Морда Стинга покраснела, глаза налились кровью.
— Да я тебя за вранье, начальник!..
— Остынь, Стинг. Ничего ты со мной не сделаешь. А вот в наших папках навсегда останутся свидетельские показания, как Стинга пороли розгами.
— Ремнем! — взвился Стинг.
— Розгами или ремнем — какая мне разница? Пусть суд выясняет детали. Да и в тюрьме, сам понимаешь, придется тебе рассказать все подробно. Надо ж будет чем-то развлечь зеков. Честно говоря, я б на твоем месте о вышке мечтал, чтобы уйти от позорища…
— Кончай изгаляться, мент! — взревел Стинг.
— Зачем так? Я правду говорю, — печально и сочувственно вздохнул Кондауров. — Порол твою задницу Пан? Порол. Любовалась этим зрелищем одна привлекательная женщина? Любовалась.
Стинг грыз нижнюю губу, смотрел злобно, затравленно, дышал тяжело, часто. Из отчаявшейся души вырвалась мольба:
— Слушай, Кондор, ты человек. Выброси это из дела.
— Не могу, — с горьким сожалением развел руками майор. — Это значит, и Пана, и свидетеля дружеской экзекуции надо выбрасывать.
— Их оставь. Меня выброси…
— А если судьи скажут: «Почему не установили человека, которого пороли? Найти и представить нам его!» Еще больше сраму будет. А в зале потом как хохотать будут, представляешь?
— Сука ты! — огрызнулся Стинг.
— Ну, зачем оскорбляешь? Незаслуженно. Я ж тебе помочь хочу. Чтоб был готов ответить на любой вопрос, — продолжал издеваться Кондауров. — Вот, например, судей обязательно заинтересует, один раз он тебя высек или сек регулярно, за любую оплошность?
— Один! — рявкнул Стинг, дрожа всем телом.

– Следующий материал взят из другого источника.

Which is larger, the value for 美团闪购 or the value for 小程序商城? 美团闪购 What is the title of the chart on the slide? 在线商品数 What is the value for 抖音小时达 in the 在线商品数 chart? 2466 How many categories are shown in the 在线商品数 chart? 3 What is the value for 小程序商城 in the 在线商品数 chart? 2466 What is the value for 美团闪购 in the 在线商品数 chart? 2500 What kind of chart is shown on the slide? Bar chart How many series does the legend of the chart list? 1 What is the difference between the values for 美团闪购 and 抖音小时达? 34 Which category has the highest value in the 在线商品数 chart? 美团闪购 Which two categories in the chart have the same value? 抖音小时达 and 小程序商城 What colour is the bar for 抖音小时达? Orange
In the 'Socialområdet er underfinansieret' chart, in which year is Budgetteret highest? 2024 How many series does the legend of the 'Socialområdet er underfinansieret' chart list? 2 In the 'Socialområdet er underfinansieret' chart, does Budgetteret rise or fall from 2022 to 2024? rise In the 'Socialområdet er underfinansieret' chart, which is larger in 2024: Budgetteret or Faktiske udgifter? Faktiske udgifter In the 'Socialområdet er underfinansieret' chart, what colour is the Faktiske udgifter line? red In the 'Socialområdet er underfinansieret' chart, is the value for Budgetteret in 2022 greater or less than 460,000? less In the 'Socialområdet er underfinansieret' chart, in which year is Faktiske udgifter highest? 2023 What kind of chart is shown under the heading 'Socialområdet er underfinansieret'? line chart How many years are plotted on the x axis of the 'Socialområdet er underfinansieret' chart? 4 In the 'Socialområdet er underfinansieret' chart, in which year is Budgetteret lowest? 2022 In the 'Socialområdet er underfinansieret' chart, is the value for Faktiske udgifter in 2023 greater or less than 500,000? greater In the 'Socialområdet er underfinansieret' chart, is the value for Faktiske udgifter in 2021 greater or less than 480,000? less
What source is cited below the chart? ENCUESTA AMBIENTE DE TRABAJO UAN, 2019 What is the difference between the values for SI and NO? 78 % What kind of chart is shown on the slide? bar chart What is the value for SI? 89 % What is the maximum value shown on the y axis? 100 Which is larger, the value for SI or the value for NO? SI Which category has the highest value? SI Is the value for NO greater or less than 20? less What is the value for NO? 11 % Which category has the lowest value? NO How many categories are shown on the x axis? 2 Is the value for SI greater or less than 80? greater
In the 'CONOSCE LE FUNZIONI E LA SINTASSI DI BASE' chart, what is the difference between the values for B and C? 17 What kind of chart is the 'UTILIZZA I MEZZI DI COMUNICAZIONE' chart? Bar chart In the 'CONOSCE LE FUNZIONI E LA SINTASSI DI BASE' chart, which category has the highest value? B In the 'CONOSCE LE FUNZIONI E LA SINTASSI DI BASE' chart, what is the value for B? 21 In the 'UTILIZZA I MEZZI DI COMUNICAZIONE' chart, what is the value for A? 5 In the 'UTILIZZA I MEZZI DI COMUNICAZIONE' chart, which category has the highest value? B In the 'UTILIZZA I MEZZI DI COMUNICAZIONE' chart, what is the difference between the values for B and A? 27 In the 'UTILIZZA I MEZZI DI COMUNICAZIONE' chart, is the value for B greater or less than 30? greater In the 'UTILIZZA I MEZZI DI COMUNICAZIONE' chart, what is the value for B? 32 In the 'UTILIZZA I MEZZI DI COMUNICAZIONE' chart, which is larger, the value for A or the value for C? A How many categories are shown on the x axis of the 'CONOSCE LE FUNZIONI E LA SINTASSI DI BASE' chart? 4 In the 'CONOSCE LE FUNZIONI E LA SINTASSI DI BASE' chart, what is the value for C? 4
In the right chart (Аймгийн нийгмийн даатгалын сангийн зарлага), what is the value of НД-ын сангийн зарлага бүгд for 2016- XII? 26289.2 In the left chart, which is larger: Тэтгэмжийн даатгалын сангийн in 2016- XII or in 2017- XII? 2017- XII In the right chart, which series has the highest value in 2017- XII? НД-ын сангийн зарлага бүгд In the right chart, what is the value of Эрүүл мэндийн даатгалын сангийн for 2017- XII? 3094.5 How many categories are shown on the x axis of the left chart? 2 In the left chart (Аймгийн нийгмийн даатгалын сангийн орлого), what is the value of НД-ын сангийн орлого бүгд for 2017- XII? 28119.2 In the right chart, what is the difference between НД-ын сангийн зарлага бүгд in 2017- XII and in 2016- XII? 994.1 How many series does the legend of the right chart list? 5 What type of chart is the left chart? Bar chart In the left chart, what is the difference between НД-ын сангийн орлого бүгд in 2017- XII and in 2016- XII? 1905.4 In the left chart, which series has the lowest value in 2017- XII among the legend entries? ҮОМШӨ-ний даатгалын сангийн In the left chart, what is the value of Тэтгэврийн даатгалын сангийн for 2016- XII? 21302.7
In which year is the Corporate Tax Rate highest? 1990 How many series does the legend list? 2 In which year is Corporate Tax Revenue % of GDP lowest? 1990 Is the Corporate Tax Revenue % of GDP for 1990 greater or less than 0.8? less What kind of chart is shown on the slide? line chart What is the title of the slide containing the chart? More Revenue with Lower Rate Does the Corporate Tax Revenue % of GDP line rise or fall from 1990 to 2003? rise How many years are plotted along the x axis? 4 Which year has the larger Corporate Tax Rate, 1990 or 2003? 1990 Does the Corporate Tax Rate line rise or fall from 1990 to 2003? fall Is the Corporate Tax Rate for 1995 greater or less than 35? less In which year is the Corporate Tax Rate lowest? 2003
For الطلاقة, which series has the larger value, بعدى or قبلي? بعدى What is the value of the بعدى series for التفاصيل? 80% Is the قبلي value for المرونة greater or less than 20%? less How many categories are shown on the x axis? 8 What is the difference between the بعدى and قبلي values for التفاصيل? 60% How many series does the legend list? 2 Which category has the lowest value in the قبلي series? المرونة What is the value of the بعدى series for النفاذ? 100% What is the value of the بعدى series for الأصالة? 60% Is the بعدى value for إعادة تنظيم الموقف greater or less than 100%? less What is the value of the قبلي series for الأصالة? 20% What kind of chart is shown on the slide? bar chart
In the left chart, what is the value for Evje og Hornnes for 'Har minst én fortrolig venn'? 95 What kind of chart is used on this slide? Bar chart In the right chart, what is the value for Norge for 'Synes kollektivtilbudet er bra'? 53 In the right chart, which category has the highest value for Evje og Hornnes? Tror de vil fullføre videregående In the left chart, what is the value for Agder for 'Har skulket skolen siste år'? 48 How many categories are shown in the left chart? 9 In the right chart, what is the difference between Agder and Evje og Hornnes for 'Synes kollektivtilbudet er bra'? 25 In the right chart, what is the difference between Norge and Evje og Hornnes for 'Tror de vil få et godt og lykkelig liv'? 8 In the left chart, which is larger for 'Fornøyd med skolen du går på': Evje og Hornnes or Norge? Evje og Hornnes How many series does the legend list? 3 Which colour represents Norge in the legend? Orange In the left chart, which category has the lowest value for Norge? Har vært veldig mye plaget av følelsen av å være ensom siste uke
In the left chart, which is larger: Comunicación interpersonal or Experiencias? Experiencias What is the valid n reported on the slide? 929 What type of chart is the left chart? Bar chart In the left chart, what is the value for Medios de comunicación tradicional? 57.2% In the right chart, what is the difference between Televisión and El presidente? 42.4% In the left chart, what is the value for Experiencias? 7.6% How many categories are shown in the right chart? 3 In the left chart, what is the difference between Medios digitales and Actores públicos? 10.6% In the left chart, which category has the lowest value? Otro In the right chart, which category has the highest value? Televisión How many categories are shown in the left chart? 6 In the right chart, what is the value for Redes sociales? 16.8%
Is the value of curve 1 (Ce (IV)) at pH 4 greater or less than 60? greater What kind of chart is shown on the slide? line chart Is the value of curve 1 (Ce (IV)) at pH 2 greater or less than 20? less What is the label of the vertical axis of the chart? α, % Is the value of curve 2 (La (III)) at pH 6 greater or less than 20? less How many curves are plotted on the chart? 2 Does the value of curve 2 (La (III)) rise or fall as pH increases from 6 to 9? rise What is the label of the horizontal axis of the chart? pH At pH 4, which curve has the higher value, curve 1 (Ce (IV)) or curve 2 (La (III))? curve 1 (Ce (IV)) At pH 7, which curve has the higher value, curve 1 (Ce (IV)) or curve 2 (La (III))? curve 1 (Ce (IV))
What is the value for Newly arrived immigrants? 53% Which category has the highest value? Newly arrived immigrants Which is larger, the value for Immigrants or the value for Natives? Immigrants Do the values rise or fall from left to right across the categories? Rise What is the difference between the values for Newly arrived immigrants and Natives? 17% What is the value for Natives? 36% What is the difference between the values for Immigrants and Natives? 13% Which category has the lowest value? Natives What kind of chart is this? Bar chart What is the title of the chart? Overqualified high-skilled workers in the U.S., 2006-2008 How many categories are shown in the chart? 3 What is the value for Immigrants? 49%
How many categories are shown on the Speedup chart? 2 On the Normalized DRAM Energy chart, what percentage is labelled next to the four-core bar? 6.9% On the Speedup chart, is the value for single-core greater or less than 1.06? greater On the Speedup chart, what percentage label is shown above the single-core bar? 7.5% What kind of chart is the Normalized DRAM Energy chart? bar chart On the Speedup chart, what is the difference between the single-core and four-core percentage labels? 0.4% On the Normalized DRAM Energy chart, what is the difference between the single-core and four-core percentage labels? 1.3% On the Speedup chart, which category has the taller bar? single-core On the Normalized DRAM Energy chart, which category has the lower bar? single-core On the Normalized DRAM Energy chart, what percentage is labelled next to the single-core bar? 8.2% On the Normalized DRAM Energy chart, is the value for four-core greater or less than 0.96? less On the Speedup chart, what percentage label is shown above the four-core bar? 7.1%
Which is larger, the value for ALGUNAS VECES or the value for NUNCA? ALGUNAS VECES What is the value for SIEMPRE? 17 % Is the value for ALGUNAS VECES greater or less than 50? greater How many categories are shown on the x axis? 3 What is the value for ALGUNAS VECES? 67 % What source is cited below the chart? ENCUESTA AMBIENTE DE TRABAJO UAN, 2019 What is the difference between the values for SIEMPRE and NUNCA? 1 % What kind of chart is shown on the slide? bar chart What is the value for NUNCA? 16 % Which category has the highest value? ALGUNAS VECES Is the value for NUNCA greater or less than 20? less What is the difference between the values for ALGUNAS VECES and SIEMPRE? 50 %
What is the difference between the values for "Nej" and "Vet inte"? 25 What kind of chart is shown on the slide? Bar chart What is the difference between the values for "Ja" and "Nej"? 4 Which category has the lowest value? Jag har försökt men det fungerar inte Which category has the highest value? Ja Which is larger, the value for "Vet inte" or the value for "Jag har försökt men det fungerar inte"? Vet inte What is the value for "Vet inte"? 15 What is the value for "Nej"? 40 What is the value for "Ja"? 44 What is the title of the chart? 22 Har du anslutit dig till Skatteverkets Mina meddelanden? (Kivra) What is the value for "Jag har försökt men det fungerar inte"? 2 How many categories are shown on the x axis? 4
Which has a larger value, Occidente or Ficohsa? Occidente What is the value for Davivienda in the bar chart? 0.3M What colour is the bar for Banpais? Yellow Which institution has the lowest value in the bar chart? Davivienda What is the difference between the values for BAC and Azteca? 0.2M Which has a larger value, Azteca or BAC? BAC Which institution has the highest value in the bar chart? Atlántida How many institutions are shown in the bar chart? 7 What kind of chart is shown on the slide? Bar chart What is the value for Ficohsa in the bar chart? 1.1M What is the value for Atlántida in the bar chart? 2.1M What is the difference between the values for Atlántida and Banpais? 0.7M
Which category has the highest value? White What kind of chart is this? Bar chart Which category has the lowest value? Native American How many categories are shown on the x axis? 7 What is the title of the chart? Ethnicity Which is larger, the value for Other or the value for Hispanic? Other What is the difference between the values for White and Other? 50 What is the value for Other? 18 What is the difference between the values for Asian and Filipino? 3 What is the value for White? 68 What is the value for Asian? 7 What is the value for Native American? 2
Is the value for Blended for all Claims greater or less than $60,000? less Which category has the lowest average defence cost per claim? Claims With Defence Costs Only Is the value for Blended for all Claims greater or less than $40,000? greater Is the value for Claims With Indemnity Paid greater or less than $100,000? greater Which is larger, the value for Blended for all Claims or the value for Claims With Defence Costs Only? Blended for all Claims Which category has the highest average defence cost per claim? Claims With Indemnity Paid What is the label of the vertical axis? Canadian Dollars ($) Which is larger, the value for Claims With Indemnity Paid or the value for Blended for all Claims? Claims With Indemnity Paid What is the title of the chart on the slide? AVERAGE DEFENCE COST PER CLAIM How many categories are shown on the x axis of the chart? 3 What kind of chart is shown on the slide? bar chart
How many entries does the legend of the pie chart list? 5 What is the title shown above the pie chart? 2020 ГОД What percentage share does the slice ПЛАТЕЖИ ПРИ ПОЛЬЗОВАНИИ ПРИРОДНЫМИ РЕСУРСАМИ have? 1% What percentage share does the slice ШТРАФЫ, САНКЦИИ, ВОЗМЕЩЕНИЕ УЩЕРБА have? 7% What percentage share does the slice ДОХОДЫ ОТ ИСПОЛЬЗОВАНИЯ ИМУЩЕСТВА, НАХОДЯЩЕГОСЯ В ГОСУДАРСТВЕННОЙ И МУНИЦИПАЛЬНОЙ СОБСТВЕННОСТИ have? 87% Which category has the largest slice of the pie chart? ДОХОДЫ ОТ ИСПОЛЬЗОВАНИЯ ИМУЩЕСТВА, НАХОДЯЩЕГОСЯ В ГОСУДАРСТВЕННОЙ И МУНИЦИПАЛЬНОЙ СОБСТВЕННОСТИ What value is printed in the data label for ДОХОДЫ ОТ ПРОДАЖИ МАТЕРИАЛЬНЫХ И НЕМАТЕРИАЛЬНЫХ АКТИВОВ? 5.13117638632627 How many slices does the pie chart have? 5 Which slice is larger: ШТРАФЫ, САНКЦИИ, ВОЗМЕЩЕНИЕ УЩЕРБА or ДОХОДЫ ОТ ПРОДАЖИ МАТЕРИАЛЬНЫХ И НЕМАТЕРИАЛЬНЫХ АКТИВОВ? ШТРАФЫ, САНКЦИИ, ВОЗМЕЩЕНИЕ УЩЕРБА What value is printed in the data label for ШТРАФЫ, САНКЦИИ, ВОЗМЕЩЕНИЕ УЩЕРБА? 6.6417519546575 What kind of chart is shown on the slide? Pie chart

— А чем докажешь, если спросят?
Разъяренный Стинг кипел, готовый броситься на Кондаурова. Майор заметил это, сказал философски-раздумчиво:
— Да, хорош у тебя был друг, такого, конечно, предавать нельзя…
И тут с надрывом вырвалось у Стинга:
— Век ему, гаду, не забуду. Ремнем, как дошколятку.
— Какой век? — удивился Кондауров. — Пана уж нет. Да и ты со мной прощаешься. Кончилась ваша дружба с мочеными розгами.
— Ремнем! — гаркнул Стинг.
— Ну хорошо, хорошо, ремнем. Давай кончать наш разговор. Только учти — по-дружески предупреждаю: если ты все станешь отрицать, то на суде только о твоей поротой заднице и будут говорить. Со всех сторон этот пакостный факт рассмотрят. Какой ремень был? Больно ли бил? Что он говорил при этом? Кричал ли ты? Как быстро зажили рубцы?..
— Прошу тебя, заткнись, мент! — Уже не было злобы, одно отчаяние звенело в голосе Стинга. — А если я все расскажу? Выбросишь? И ремень… и треп свидетеля.
— Смотря что расскажешь, — уклончиво ответил майор.
— Все! Чтоб без позора.
— Ну, если все, то, конечно, смогу.
— Давай бумагу! — вскочил Стинг со стула. — Клянусь, никогда бы не сдал, если б он не выпорол.
Через два дня Кондауров взял у ехидного подполковника, сияющего, как подсолнух на солнце, показания Стинга. Выписал для себя фамилию, адрес, номер телефона подпольного хирурга.
Теперь многоопытный читатель, освоивший десятки детективов, и сам легко вообразит, как профессиональный сыщик, получив информацию от хирурга, повел свой нелегкий розыск. Заметим только, что, к сожалению, не скоро он добрался до таинственно пропавшего Гипнотизера…
Глава 31
Ворованный воздух
«Утопия» в переводе с греческого означает: «Место, которого нет».